I went through a bout of depression when my nine-year relationship ended. I didn’t know where and who to turn to. Who was I supposed to be without my other half? The person who I saw, literally every day, for a third of my life? I felt so hopeless, lost in the maze of memories I no longer wanted to be a part of. Countless times, I thought about ending it all. I couldn’t sleep. I couldn’t eat. I remember binging for some days and then having nothing but water for others. My life was a mess, and it killed me to look at myself every morning.
I had practiced yoga on and off for a couple of years before everything came to a close. Now, with no one to turn to and in desperate need of guidance, I decided that maybe I could help myself. Maybe that’s what I had always needed in the first place. So I dove in head first and, I can admit now, drowned a little bit. Videos, classes, Instagram…Anything I could think of, I was there.
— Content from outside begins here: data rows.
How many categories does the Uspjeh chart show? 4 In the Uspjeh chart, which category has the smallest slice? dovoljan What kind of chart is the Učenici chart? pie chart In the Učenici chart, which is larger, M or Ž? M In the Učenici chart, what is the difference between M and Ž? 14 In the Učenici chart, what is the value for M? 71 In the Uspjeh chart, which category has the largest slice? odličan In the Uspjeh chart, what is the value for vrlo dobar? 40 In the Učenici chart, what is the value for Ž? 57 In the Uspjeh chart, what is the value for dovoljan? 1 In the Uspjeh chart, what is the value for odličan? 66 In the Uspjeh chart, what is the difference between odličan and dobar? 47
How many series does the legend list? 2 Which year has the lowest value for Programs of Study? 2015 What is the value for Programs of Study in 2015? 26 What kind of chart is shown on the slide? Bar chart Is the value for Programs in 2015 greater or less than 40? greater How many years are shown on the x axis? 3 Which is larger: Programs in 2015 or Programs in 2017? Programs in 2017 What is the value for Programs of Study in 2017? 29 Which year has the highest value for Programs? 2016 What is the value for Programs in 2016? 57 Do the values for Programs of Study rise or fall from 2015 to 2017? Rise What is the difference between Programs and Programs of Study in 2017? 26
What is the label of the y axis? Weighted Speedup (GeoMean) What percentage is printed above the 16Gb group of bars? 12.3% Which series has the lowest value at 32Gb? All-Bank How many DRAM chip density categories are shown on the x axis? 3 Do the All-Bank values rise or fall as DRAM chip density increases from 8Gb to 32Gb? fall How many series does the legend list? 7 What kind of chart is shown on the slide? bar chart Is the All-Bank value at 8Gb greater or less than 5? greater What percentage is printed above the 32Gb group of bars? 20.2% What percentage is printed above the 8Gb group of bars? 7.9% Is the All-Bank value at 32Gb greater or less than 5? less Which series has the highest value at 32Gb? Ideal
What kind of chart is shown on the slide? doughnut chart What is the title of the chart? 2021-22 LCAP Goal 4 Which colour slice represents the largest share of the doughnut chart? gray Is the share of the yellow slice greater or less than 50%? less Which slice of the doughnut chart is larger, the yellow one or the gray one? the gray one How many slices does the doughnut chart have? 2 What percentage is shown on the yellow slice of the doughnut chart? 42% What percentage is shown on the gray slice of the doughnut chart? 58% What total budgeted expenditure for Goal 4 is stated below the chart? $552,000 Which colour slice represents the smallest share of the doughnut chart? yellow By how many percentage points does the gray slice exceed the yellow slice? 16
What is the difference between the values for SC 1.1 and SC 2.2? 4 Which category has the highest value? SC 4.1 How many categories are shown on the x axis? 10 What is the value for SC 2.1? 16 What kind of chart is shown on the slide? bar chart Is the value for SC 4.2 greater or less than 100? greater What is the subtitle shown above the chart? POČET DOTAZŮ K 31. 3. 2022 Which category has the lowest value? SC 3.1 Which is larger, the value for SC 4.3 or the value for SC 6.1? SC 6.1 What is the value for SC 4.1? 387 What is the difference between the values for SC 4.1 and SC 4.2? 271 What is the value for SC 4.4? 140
It was overwhelming and I thought I could never accomplish what other yogis had so gracefully done.
But after awhile I posted my very first picture and slowly started to break the surface. The support in the yogi community, even to someone who had only posted a picture or two, was overwhelming. I didn’t realize I had been holding my breath until I started following people on Instagram and realized that I wasn’t the only one. I wasn’t the only one with battle scars and wounds that would heal but could never fully go away. It was amazing to see so many people, most of them strangers, support each other unconditionally. I’ve connected with so many amazing people on Instagram that I’m excited to try to take my journey out into the physical world.
You are beautiful. You are enough. Look deeper into yourself and realize the strong soul that is waiting to break free. Empowerment will always start with you.